Sasso nello stagno 29 ottobre 2020

Africa occidentale: paesi all’esame di democrazia

Per i paesi subsahariani e per quelli dell’Africa occidentale in particolare, il 2020 si era aperto sotto l’auspicio di rimettere in cima all’agenda politica ed economica la cooperazione intra-regionale, fondamentale, ancorché preliminare, per la realizzazione di quegli Stati Uniti d’Africa. L’introduzione della moneta unica (c.d. “Eco”) e soprattutto l'entrata in vigore dell’African Continental Free Trade Agreement, la più grande area di libero scambio al mondo, sono state rimandate anche a causa della pandemia da Covid-19. Non da ultimo l'’Africa occidentale si appresta a una nuova tornata elettorale.

Per i paesi subsahariani e per quelli dell’Africa occidentale in particolare, il 2020 si era aperto sotto l’auspicio di rimettere in cima all’agenda politica ed economica la cooperazione intra-regionale, fondamentale, ancorché preliminare, per la realizzazione di quegli Stati Uniti d’Africa che furono il punto ideale d’arrivo della visione delle grandi personalità politiche protagoniste, nel 1960, dell’“Anno dell’Africa”.
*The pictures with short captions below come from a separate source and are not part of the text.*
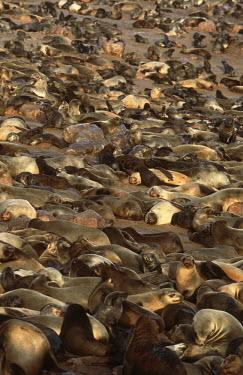 Cape fur seals hauled out - Namibia, Africa Cape fur seal,Arctocephalus pusillus,Otariidae,Eared Seals,Carnivores,Carnivora,Chordates,Chordata,Mammalia,Mammals,Afro-Australian fur seal,Arctocephalus forsteri,Arctocephalus tasmanicus,South Afric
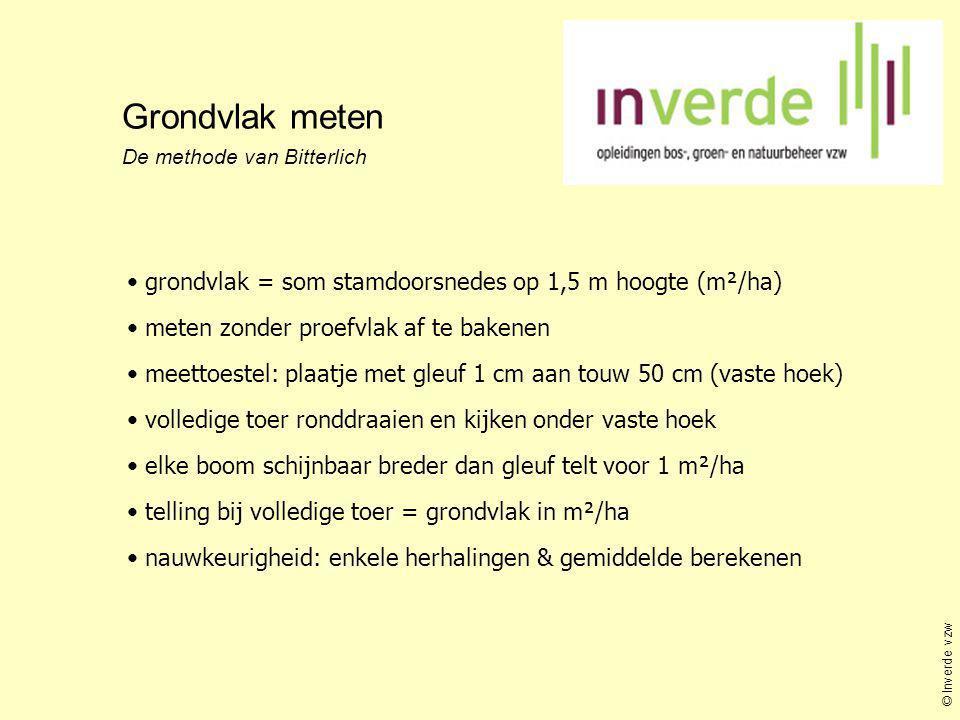 Grondvlak meten grondvlak = som stamdoorsnedes op 1,5 m hoogte (m²/ha)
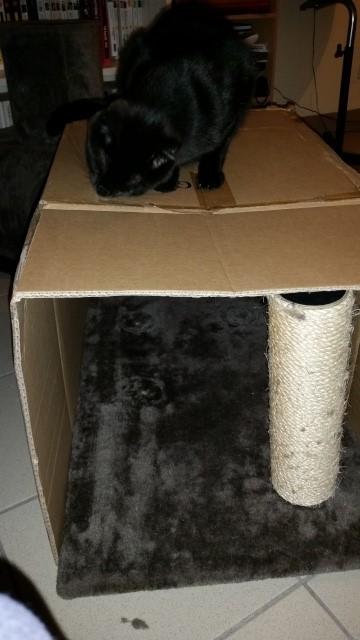 panier animaux fait maison Etape_11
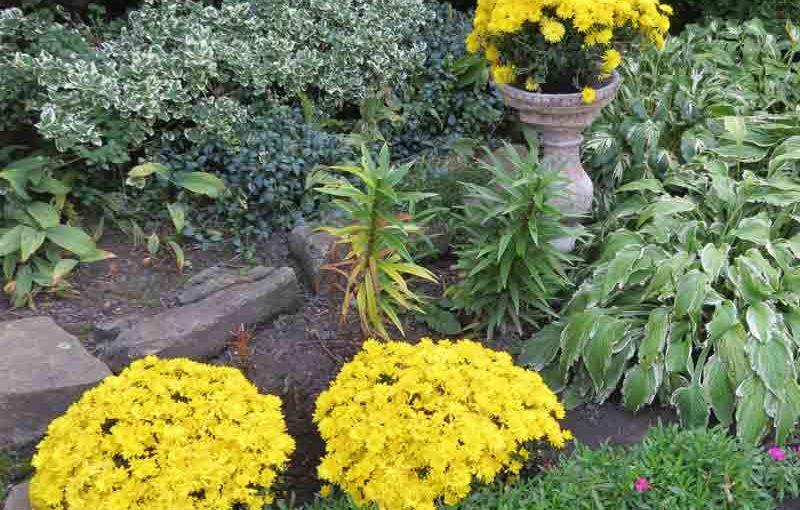 Hagearbeid med høstmumblomster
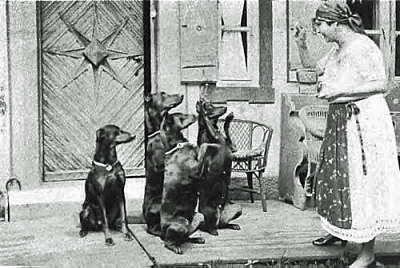 Village lady giving treats to four trained Dobermans.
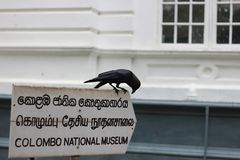 Schwarzer Rabe auf Colombo-Nationalmuseum in Sri Lanka Stockbild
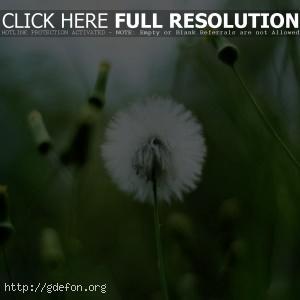 Растение, одуванчик, зелень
L'introduzione della moneta unica (c.d. “Eco”) nei 15 paesi aderenti alla Comunità Economica degli Stati dell’Africa occidentale avrebbe dovuto sostituire il controverso Franco CFA e favorire un’espansione significativa rispetto agli otto paesi dell’Unione economica e monetaria ovest-africana. L’Eco prevedeva un modello ancora molto simile a quello del Franco CFA: ancoraggio all’Euro, centralizzazione delle riserve e garanzia esplicita di convertibilità da parte del tesoro francese. La sua introduzione al momento sembra rinviata, secondo le parole di fine settembre del presidente ivoriano Ouattara, di cinque anni. Sorte simile per l’African Continental Free Trade Agreement. L’entrata in vigore della più grande area di libero scambio al mondo, che collegherà 1,3 miliardi di persone in 54 economie con un PIL complessivo di $3.400 miliardi, inizialmente prevista per il 1° luglio 2020, slitterà al 2021, a meno di nuovi (e probabili) rinvii.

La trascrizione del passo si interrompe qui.